Note: switching to '7e7f40fe05e453b51207dfe0d735978fa9936634'.
You are in 'detached HEAD' state. You can look around, make experimental
changes and commit them, and you can discard any commits you make in this
state without impacting any branches by switching back to a branch.
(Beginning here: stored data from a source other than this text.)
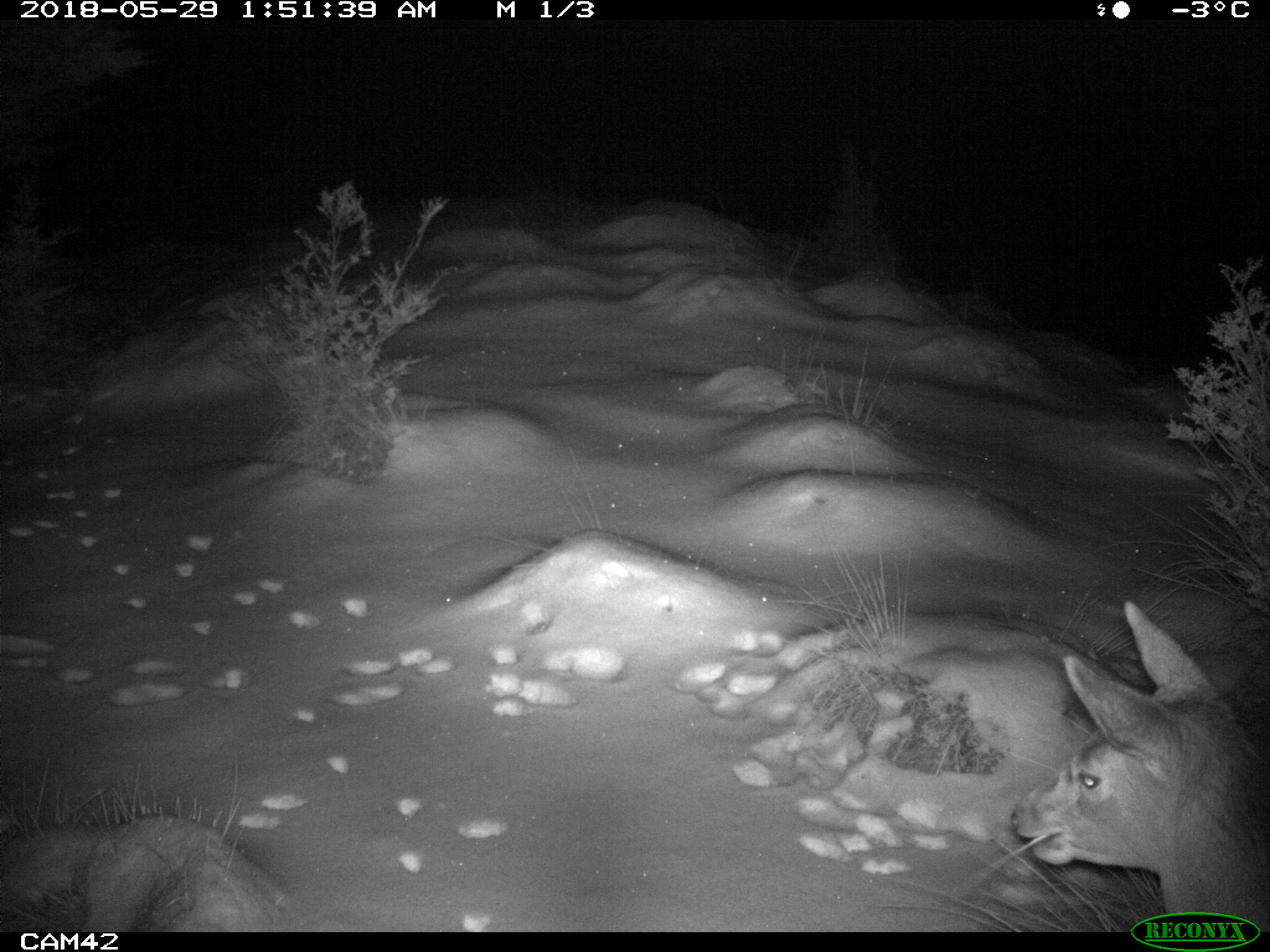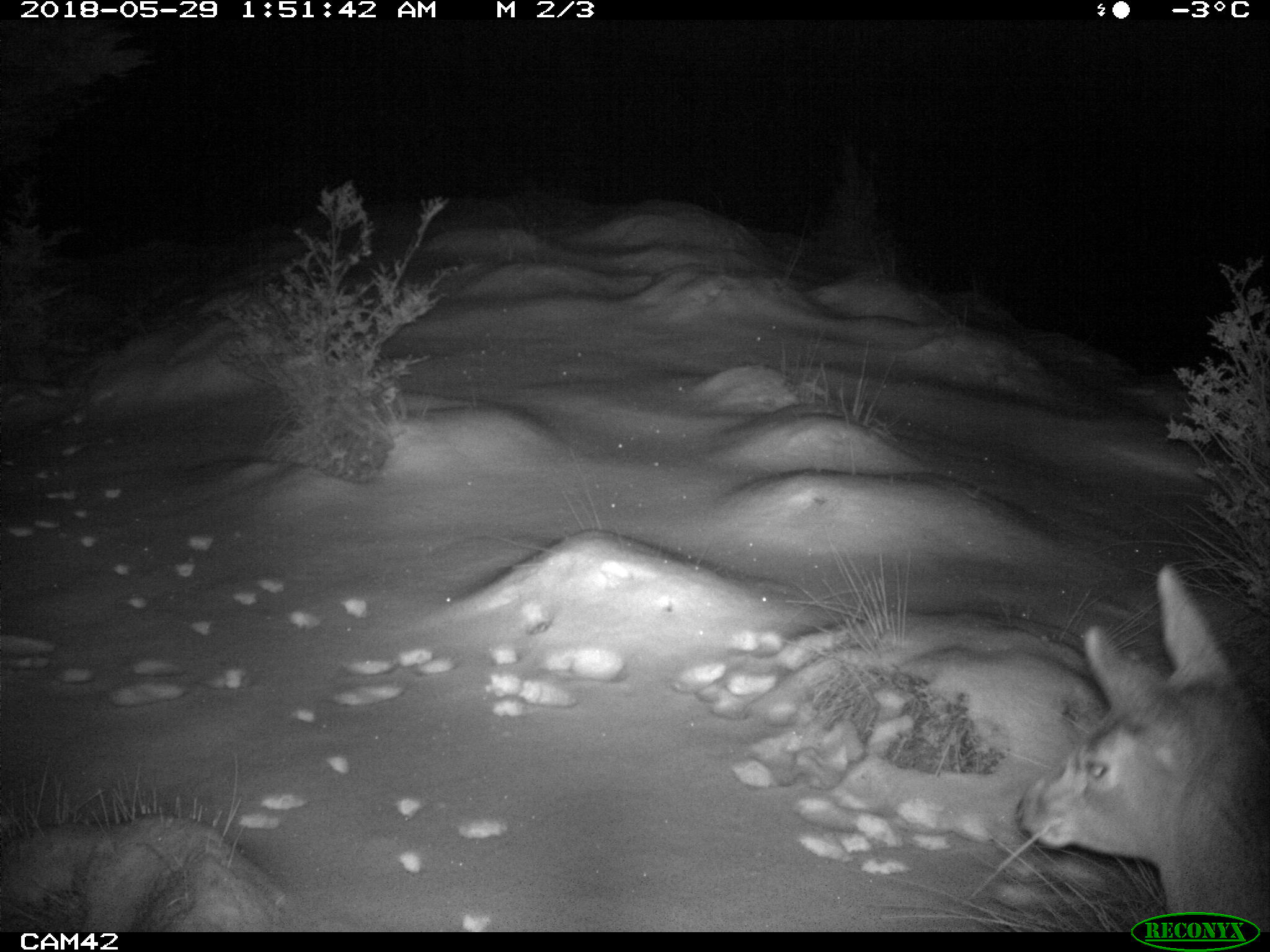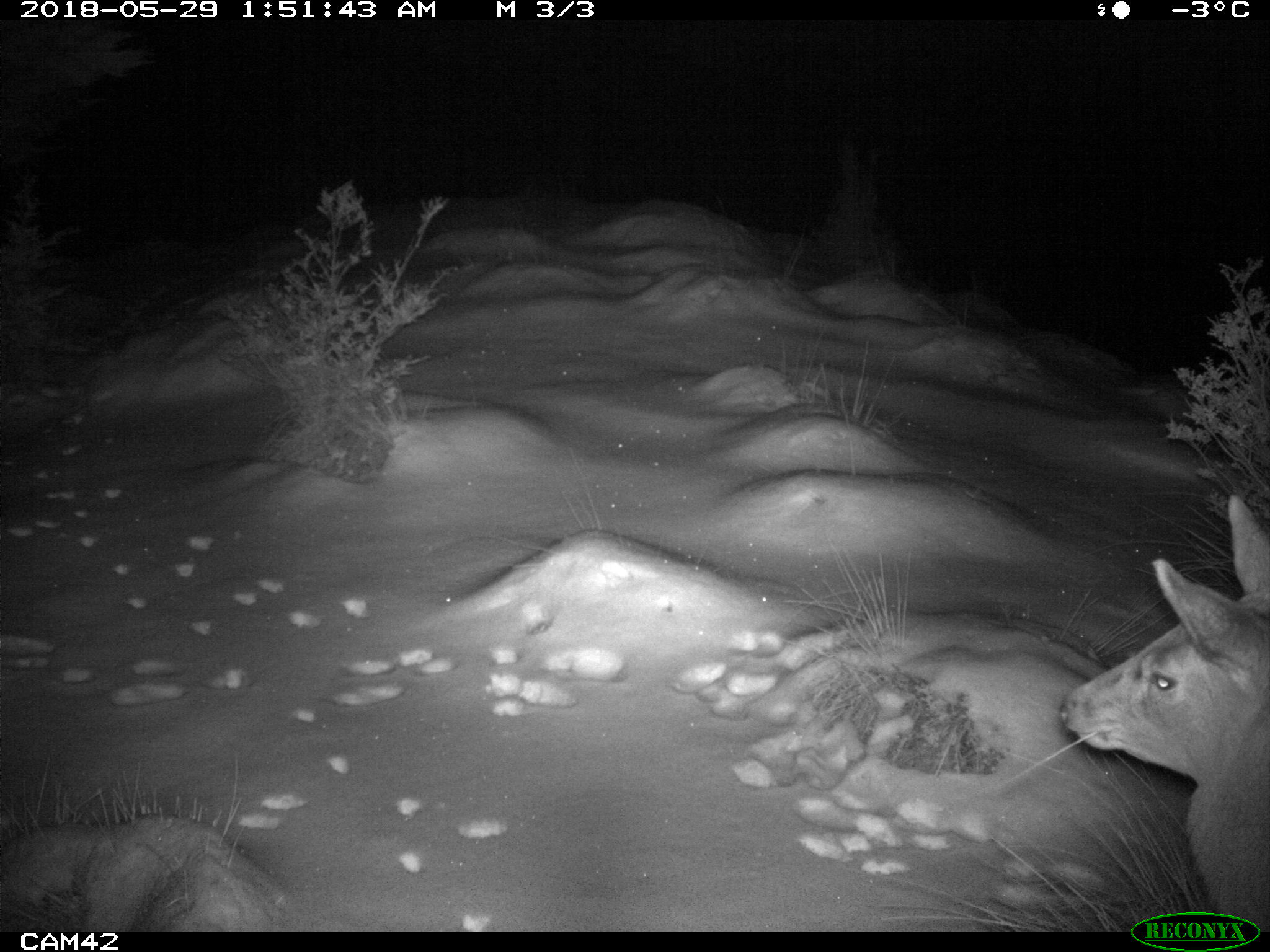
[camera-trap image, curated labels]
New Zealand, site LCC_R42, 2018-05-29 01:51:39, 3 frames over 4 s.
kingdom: Animalia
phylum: Chordata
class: Mammalia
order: Artiodactyla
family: Cervidae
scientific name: Cervidae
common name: deer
Deer (Cervidae).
If you want to create a new branch to retain commits you create, you may
do so (now or later) by using -c with the switch command. Example:
git switch -c <new-branch-name>
Or undo this operation with:
git switch -
Turn off this advice by setting config variable advice.detachedHead to false
HEAD is now at 7e7f40f feat: :tada: Initial Commit
type: git
url: git@github.com:TicketSwap/task-scheduler.git
branch: HEAD
commit: 7e7f40fe05e453b51207dfe0d735978fa9936634
root: /home/natephysics/.clearml/venvs-builds.8/3.11/task_repository/task-scheduler.git
Applying uncommitted changes
Executing: ('git', 'apply', '--unidiff-zero'): b'<stdin>:7: trailing whitespace.\nclearml==1.14 # MLops platform \nwarning: 1 line adds whitespace errors.\n'
Adding venv into cache: /home/natephysics/.clearml/venvs-builds.8/3.11
2024-01-15 10:51:43
Running task id [4586de32d5244b76bfd31cc810b2fb48]:
[.]$ /home/natephysics/.clearml/venvs-builds.8/3.11/bin/python -u src/main.py
Summary - installed python packages:
pip:
- attrs==23.2.0
- certifi==2023.11.17
- charset-normalizer==3.3.2
- clearml==1.14.0
- Cython==3.0.8
- furl==2.1.3
- idna==3.6
- jsonschema==4.20.0
- jsonschema-specifications==2023.12.1
- loguru==0.7.2
- numpy==1.26.3
- orderedmultidict==1.0.1
- pathlib2==2.3.7.post1
- pillow==10.2.0
- psutil==5.9.7
- PyJWT==2.8.0
- pyparsing==3.1.1
- pyrootutils==1.0.4
- python-dateutil==2.8.2
- python-dotenv==1.0.0
- PyYAML==6.0.1
- referencing==0.32.1
- requests==2.31.0
- rpds-py==0.17.1
- six==1.16.0
- urllib3==2.1.0
Environment setup completed successfully
Starting Task Execution:
ClearML results page:
2024-01-15 09:51:42.520 | INFO | __main__:main:40 - Found task Snitch-TaskScheduler with ID 383d86104e8e44a99bdf9aeabe8296a2
Syncing scheduler
Failed deserializing configuration: the JSON object must be str, bytes or bytearray, not NoneType
Syncing scheduler
2024-01-15 10:51:48
Failed deserializing configuration: the JSON object must be str, bytes or bytearray, not NoneType
Waiting for next run [UTC 2024-01-16 07:00:00], sleeping for 120.00 minutes, until next sync.
I'm not sure why it's even trying to deserialize something because I'm just starting a new scheduler. It worked when I used it before when I ran it locally so I assume it has something to do with the start_remote() but I also get it when I start it locally.